Reservations bode well for summer
As of April 30, advance reservations currently on-the-books for the next six months, May through October, are up an aggregated 8.4 percent compared to the same time last year and overall revenues are trending up 13.9 percent. Increases in bookings are up in all summer months including the historically slow month of May, up 9.9 percent over last year.



Currently, some of the more established summer destinations are now surpassing the all time records set last year during pre-recession times.



MTRiPs ‘econometrics, a monthly review of key economic indicators, focused on some particularly important metrics for travel and tourism. The Unemployment Rate dropped for the third consecutive month, down one basis point to 7.5 percent and the Consumer Confidence Index (CCI) rebounded from March declines with a 10 percent bump up. Crude oil prices dipped slightly for some slight relief at the pump and while the Consumer Price Index edged up in March, the national inflation rate declined moderately.

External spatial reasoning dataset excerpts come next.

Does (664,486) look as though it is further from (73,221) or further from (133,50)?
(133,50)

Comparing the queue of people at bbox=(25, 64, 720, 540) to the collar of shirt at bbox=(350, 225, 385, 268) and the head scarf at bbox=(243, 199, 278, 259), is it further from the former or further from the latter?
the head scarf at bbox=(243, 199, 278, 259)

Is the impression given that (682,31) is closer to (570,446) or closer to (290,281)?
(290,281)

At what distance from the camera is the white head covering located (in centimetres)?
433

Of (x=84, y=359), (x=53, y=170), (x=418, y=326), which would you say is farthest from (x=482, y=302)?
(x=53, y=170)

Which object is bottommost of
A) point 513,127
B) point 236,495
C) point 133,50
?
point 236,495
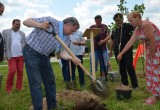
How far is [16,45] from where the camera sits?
8203mm

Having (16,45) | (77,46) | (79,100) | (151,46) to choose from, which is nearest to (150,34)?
(151,46)

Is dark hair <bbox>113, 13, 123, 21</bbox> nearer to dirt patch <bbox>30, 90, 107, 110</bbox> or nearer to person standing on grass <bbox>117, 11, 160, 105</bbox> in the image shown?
person standing on grass <bbox>117, 11, 160, 105</bbox>

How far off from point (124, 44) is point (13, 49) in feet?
8.68

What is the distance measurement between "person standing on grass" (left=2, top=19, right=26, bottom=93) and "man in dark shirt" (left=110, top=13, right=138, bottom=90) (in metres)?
2.32

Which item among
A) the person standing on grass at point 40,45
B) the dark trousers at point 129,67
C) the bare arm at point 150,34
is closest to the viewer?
the person standing on grass at point 40,45

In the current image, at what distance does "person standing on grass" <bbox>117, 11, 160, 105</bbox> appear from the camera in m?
6.13

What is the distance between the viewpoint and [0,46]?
23.0 feet

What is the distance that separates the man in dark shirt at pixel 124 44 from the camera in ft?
26.2

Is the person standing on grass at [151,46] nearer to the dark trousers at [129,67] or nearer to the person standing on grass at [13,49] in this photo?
→ the dark trousers at [129,67]

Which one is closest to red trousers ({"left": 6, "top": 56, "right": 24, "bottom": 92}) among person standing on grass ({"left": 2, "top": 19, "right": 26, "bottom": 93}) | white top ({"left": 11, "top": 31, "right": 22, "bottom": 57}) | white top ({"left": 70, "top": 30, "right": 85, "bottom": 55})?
person standing on grass ({"left": 2, "top": 19, "right": 26, "bottom": 93})

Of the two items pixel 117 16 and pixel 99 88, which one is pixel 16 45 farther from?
pixel 99 88

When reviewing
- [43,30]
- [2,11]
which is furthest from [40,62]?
[2,11]

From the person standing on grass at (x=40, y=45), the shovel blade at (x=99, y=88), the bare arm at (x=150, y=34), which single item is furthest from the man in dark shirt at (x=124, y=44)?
the person standing on grass at (x=40, y=45)

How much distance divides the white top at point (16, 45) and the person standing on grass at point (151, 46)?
3.06 m
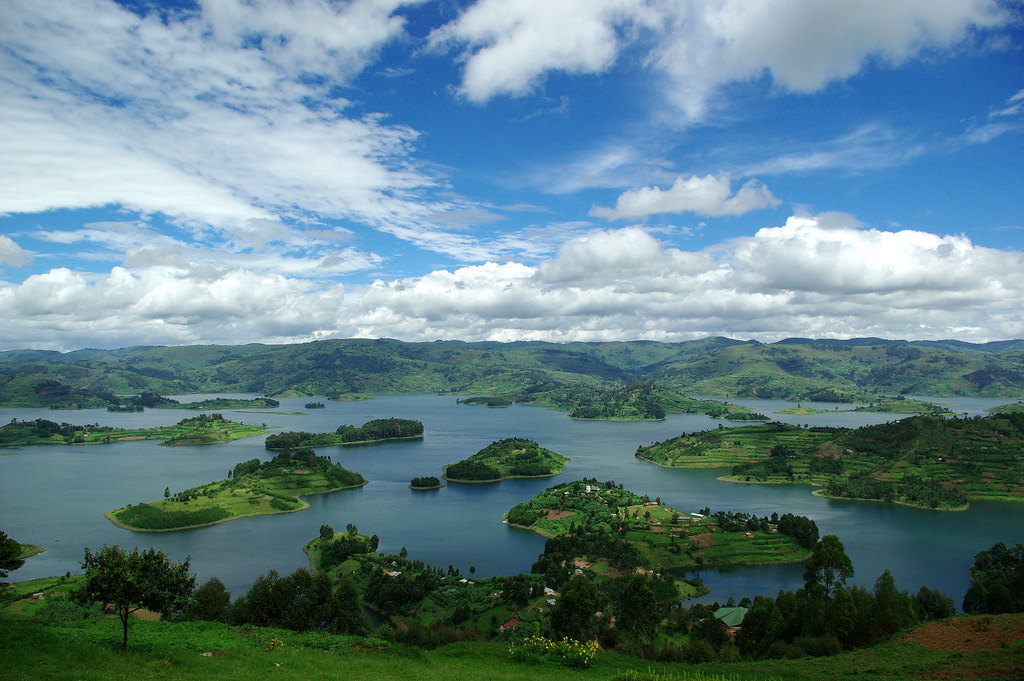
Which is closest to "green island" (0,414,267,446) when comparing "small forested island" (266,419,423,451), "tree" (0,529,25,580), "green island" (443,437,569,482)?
"small forested island" (266,419,423,451)

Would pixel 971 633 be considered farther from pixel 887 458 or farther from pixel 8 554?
pixel 887 458

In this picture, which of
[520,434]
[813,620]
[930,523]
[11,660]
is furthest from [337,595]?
[520,434]

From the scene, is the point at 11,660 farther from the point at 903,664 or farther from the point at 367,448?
the point at 367,448

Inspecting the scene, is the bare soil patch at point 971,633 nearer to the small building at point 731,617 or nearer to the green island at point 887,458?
the small building at point 731,617

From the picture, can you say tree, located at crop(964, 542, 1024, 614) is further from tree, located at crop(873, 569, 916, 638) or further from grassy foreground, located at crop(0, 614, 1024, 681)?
grassy foreground, located at crop(0, 614, 1024, 681)

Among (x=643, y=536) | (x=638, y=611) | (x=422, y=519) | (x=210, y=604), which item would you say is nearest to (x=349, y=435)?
(x=422, y=519)

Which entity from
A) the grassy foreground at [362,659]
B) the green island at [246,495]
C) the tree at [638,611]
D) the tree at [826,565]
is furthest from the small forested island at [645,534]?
the green island at [246,495]

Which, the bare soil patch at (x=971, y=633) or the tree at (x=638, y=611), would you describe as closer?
the bare soil patch at (x=971, y=633)
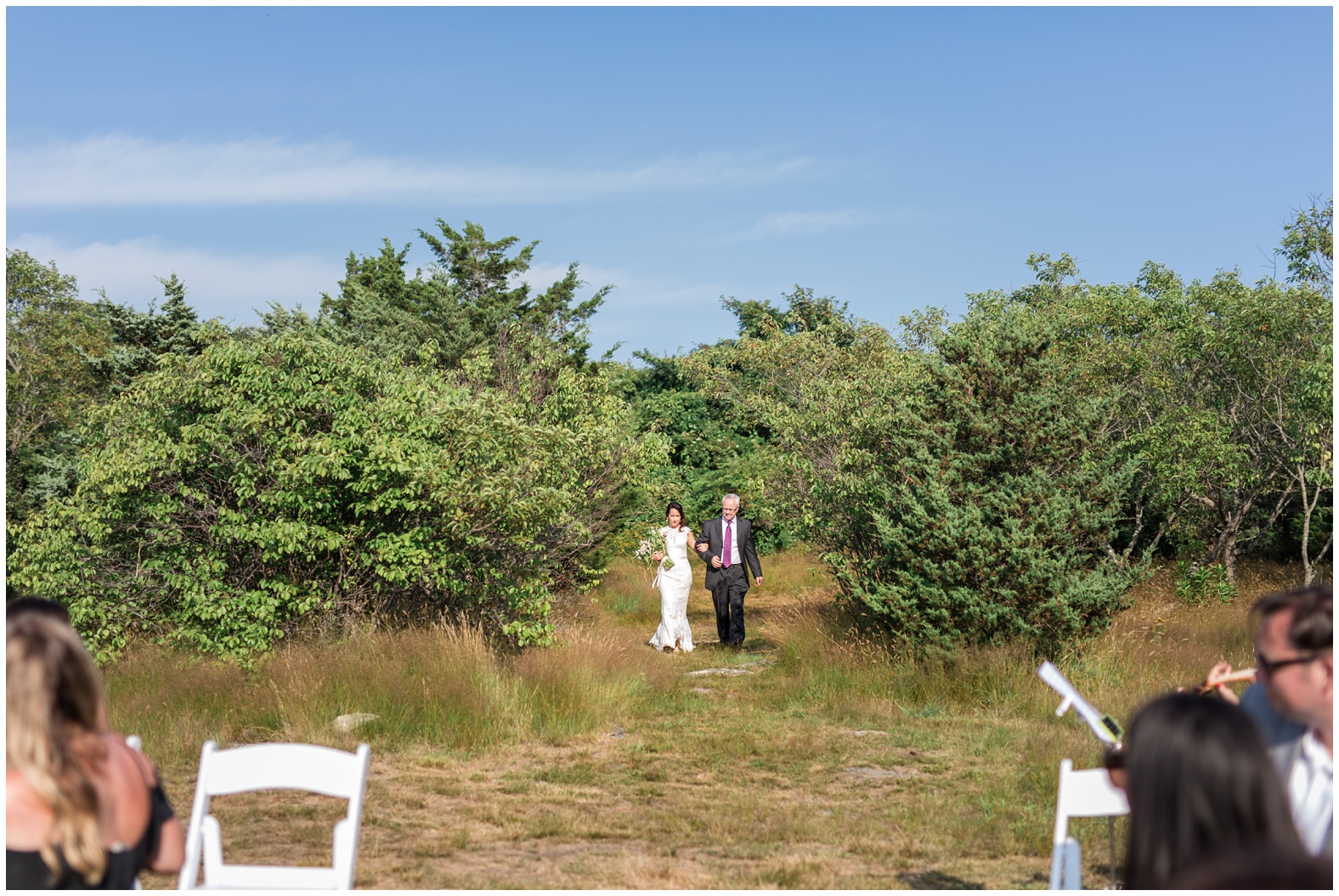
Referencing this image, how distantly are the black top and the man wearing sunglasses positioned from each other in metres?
3.08

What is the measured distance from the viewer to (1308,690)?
10.5ft

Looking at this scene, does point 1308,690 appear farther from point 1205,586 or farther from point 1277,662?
point 1205,586

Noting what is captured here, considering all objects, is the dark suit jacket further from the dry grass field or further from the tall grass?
the tall grass

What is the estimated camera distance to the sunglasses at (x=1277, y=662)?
126 inches

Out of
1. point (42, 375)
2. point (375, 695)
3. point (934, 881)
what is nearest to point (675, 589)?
point (375, 695)

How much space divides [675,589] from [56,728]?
11.0 metres

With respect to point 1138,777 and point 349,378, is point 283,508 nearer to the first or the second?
point 349,378

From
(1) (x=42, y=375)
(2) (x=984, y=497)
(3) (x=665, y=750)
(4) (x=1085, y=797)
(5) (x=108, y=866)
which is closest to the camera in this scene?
(5) (x=108, y=866)

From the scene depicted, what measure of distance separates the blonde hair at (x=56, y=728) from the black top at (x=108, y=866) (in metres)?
0.02

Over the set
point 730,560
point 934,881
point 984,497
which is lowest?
point 934,881

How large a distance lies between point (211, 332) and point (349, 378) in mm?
1288

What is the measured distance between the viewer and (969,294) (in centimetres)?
2052

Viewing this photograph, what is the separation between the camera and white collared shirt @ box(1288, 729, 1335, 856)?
10.3 ft

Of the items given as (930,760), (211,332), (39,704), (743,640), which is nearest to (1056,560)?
(930,760)
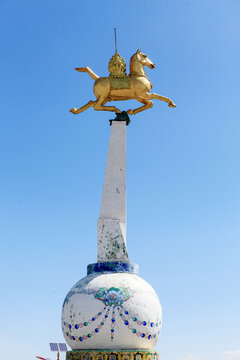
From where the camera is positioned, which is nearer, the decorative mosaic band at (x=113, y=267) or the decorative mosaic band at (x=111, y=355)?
the decorative mosaic band at (x=111, y=355)

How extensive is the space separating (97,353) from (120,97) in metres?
10.6

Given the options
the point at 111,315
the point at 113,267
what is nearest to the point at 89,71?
the point at 113,267

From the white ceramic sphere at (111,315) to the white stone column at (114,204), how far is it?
4.85 feet

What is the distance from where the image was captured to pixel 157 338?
20.1 metres

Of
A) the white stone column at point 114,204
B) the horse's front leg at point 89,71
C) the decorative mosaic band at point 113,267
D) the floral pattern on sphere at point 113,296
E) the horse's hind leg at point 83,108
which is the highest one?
the horse's front leg at point 89,71

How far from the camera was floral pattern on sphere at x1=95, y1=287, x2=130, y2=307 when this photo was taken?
19078mm

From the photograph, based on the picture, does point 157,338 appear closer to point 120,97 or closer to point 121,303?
point 121,303

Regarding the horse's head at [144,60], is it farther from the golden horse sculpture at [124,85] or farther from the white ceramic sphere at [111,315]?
the white ceramic sphere at [111,315]

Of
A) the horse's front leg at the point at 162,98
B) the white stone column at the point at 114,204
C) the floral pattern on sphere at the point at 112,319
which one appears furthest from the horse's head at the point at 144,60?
the floral pattern on sphere at the point at 112,319

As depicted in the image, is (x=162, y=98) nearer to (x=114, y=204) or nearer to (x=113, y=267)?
(x=114, y=204)

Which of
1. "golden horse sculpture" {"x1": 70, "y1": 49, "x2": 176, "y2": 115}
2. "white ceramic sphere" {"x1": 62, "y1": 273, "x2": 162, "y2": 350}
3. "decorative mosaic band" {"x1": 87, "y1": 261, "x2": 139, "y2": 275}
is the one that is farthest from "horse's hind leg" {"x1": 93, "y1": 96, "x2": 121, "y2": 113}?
"white ceramic sphere" {"x1": 62, "y1": 273, "x2": 162, "y2": 350}

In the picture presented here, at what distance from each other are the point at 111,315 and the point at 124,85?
31.6 feet

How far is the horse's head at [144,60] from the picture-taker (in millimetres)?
23859

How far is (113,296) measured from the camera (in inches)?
755
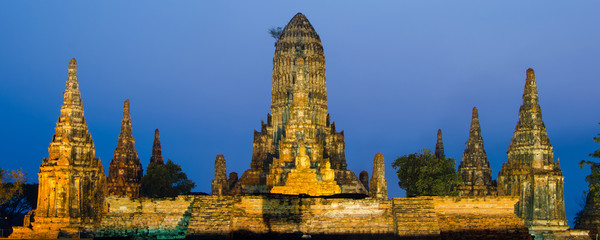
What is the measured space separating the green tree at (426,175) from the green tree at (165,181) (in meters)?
18.6

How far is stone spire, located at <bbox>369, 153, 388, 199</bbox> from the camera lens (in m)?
53.8

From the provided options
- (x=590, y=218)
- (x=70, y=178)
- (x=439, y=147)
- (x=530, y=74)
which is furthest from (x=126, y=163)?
(x=590, y=218)

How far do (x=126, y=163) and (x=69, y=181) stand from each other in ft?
71.5

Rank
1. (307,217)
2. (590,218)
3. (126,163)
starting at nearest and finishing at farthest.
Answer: (307,217)
(590,218)
(126,163)

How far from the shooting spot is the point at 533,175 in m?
46.5

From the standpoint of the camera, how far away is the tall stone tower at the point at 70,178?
152ft

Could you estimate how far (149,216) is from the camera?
33312mm

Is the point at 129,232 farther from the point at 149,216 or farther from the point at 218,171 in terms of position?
the point at 218,171

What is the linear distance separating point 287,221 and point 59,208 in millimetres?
18563

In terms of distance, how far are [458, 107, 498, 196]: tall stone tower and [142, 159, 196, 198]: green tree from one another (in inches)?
919

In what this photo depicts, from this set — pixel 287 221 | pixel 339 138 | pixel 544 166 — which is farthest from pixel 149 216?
pixel 339 138

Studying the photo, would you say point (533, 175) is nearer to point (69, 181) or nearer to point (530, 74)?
point (530, 74)

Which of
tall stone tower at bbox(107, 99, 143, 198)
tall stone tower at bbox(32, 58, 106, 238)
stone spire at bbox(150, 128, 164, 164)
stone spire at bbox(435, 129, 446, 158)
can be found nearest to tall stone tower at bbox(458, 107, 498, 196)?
stone spire at bbox(435, 129, 446, 158)

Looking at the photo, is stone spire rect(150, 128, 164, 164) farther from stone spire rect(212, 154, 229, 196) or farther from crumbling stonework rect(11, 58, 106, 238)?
crumbling stonework rect(11, 58, 106, 238)
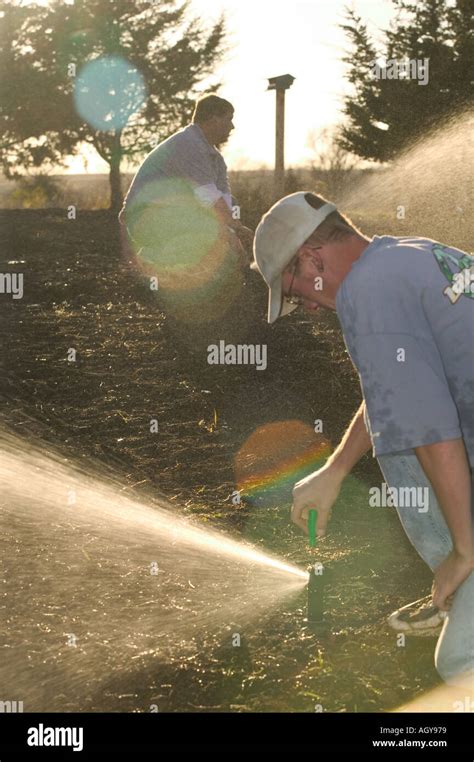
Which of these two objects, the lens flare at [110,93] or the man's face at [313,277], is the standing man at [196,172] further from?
the lens flare at [110,93]

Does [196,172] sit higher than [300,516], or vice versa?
[196,172]

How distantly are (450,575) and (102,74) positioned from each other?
81.3ft

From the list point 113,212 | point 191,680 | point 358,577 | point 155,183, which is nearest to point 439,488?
point 191,680

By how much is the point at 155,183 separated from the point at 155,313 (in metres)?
1.76

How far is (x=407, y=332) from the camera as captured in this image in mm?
3279

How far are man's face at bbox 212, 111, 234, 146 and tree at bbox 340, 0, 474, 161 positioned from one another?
12.9 m

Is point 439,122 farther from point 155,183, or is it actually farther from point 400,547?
point 400,547

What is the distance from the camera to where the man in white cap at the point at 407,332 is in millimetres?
3252

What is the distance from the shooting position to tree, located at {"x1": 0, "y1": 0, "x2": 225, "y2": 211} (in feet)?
86.7

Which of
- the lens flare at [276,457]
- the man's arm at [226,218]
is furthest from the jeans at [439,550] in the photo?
the man's arm at [226,218]

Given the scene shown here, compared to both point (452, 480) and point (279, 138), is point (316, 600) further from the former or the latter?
point (279, 138)

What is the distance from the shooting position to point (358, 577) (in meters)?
5.15

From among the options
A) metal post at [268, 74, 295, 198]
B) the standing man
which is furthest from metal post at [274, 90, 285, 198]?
the standing man

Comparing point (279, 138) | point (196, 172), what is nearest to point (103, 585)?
point (196, 172)
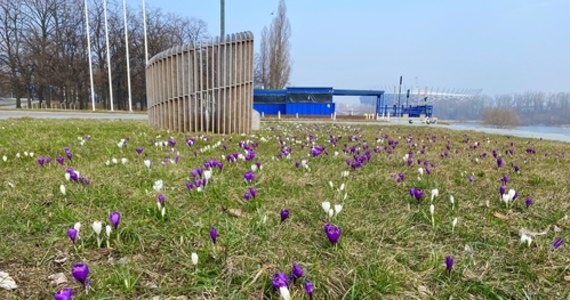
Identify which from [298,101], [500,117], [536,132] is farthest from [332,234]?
[500,117]

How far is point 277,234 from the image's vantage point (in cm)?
212

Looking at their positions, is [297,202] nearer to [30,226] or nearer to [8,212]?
[30,226]

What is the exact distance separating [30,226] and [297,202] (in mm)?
→ 1773

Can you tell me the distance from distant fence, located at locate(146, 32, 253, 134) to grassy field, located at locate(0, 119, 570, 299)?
4235 millimetres

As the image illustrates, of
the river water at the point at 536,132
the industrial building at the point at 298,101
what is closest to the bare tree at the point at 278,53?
the industrial building at the point at 298,101

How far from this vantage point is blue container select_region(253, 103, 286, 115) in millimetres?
34750

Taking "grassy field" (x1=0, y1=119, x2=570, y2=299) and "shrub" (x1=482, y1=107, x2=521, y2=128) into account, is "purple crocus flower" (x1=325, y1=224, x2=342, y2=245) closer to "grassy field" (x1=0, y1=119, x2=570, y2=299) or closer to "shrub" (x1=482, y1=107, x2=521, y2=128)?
"grassy field" (x1=0, y1=119, x2=570, y2=299)

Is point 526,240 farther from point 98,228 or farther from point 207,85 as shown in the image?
point 207,85

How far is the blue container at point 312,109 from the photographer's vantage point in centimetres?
3438

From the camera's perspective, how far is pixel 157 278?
1.67m

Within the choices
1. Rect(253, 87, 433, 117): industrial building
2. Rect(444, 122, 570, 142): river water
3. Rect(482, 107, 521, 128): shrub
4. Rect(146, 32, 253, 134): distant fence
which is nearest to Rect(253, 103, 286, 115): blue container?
Rect(253, 87, 433, 117): industrial building

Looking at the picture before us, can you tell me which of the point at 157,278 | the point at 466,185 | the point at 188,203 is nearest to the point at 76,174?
the point at 188,203

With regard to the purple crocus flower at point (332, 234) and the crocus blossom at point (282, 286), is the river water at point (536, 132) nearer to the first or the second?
the purple crocus flower at point (332, 234)

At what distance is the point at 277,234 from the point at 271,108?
33143 mm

And, although mainly symbolic for most consumers, the Dow Jones Industrial Average continued the upward momentum that started in January 2013 and ended the month 12.3 percent higher than April 2012.



We had a couple of hiccups to bookend this ski season with the slow snow start and then a relatively quiet April because of the Easter holiday shifting back to March this year but overall, things are looking pretty good, assures Tom Foley, MTRIPs director of operations. Skiers and snowboarders returned to the mountains last season, financial markets created a sense of returning security, and employers have finally started consistently adding 200,000 plus new jobs each month which will boost consumer confidence in the long run. In combination, that is a lot of good news for mountain tourism, he added.